** Begin **
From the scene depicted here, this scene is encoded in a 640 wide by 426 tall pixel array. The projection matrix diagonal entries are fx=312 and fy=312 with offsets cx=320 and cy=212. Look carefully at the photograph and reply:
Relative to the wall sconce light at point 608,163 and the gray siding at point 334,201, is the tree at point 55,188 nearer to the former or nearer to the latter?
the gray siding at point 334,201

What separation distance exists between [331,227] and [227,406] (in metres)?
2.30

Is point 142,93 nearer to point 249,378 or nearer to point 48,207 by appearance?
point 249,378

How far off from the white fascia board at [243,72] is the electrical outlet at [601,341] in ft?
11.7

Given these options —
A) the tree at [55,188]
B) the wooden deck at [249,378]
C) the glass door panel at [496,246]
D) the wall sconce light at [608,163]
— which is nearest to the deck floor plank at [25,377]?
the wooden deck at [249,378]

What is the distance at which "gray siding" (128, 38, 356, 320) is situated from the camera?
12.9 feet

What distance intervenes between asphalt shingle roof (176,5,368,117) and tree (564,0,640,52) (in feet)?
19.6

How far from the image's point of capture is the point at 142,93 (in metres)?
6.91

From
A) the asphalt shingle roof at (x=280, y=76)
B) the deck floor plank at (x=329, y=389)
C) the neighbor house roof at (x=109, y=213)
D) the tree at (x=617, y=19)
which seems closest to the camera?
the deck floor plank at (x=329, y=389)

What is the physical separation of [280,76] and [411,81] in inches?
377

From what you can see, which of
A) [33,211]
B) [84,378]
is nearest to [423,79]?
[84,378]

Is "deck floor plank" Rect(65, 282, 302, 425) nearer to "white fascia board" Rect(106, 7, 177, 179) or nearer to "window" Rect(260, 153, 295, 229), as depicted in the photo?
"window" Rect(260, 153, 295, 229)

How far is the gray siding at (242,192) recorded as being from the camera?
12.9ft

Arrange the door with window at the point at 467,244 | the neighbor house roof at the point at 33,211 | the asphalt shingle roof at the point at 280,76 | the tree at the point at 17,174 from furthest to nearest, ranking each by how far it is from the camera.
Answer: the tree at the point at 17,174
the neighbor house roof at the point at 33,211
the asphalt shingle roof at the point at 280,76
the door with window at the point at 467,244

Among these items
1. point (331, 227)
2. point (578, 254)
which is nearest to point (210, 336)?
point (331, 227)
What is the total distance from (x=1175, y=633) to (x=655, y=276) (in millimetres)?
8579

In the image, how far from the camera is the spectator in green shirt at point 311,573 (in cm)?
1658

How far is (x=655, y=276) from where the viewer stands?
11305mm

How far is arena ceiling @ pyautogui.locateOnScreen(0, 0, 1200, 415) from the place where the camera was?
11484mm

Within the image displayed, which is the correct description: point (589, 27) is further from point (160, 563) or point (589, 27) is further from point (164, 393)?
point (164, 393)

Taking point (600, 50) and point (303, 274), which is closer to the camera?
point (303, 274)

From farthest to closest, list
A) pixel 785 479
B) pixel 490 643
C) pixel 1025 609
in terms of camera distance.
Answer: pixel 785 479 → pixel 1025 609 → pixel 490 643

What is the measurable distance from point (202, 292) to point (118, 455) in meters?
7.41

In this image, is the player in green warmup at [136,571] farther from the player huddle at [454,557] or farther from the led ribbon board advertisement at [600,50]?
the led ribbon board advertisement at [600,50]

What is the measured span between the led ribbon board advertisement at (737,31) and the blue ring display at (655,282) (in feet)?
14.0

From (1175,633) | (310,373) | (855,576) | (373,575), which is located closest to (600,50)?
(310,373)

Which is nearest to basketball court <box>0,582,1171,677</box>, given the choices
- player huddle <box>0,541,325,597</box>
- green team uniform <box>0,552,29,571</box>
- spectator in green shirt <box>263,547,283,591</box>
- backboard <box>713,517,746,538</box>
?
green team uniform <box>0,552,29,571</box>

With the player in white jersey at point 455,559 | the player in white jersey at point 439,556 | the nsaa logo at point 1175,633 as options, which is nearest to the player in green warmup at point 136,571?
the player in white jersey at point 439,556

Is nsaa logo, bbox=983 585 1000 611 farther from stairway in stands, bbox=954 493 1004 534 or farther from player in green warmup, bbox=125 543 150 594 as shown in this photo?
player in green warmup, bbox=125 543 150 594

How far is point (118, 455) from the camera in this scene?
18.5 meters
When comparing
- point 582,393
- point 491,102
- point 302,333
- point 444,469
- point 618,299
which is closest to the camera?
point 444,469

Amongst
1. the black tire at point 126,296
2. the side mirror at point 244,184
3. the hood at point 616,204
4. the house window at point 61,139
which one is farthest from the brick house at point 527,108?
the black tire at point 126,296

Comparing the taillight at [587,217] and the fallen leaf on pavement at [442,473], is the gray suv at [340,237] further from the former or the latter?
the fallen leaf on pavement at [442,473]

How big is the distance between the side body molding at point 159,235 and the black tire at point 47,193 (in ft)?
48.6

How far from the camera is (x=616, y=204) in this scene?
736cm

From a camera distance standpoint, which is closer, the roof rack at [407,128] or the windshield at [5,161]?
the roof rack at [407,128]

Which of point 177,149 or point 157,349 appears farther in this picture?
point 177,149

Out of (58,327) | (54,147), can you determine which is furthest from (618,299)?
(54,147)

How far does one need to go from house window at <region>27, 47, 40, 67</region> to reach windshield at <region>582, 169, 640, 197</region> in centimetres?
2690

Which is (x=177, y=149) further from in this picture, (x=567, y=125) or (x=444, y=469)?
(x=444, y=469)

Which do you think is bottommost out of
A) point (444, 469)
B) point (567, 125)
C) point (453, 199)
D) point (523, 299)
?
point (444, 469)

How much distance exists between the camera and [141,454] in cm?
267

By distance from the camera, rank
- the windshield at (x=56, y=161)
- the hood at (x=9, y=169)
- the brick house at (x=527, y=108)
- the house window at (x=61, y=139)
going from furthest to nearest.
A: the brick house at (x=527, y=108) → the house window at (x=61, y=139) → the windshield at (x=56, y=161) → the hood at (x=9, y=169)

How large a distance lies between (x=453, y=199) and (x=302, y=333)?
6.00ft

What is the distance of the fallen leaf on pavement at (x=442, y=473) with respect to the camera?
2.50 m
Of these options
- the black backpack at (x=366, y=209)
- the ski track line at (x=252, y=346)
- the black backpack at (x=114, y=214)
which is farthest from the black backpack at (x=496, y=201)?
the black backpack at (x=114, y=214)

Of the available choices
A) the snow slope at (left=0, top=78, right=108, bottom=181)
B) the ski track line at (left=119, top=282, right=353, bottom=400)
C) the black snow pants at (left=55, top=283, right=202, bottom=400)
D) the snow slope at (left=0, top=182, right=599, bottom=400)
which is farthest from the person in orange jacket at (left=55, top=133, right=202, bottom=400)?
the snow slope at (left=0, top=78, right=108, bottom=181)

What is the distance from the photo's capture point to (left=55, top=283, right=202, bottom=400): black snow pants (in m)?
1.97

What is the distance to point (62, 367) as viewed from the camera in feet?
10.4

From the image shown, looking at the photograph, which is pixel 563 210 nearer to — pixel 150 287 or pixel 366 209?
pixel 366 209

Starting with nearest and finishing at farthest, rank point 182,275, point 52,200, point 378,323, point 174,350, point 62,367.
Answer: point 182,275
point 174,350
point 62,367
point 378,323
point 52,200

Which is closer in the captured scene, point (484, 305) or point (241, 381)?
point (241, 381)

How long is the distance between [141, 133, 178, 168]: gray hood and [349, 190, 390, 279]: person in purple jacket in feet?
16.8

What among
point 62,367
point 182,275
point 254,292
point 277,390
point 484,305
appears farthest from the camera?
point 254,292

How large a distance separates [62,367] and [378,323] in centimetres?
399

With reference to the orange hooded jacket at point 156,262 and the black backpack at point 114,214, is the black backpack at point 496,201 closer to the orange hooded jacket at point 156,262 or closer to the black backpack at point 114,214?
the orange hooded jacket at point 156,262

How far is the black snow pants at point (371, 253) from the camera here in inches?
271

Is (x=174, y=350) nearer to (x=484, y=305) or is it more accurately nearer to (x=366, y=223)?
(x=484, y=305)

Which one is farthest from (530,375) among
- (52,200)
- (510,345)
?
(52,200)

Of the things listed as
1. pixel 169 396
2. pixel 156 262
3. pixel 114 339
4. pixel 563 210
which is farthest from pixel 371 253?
** End **
- **What the task asks**
Express the data as a Markdown table with the columns Row and Line, starting at the line containing "Is (x=174, y=350)" and continuing through the end of the data, inclusive. Omit blank lines, and number each remaining line in order.

- **Answer**
| Row | Line |
|---|---|
| 1 | Is (x=174, y=350) nearer to (x=484, y=305) or is it more accurately nearer to (x=366, y=223)? |
| 2 | (x=484, y=305) |
| 3 | Which one is farthest from (530,375) among |
| 4 | - (52,200) |
| 5 | - (510,345) |
| 6 | ? |
| 7 | (52,200) |
| 8 | Of the things listed as |
| 9 | 1. pixel 169 396 |
| 10 | 2. pixel 156 262 |
| 11 | 3. pixel 114 339 |
| 12 | 4. pixel 563 210 |
| 13 | which is farthest from pixel 371 253? |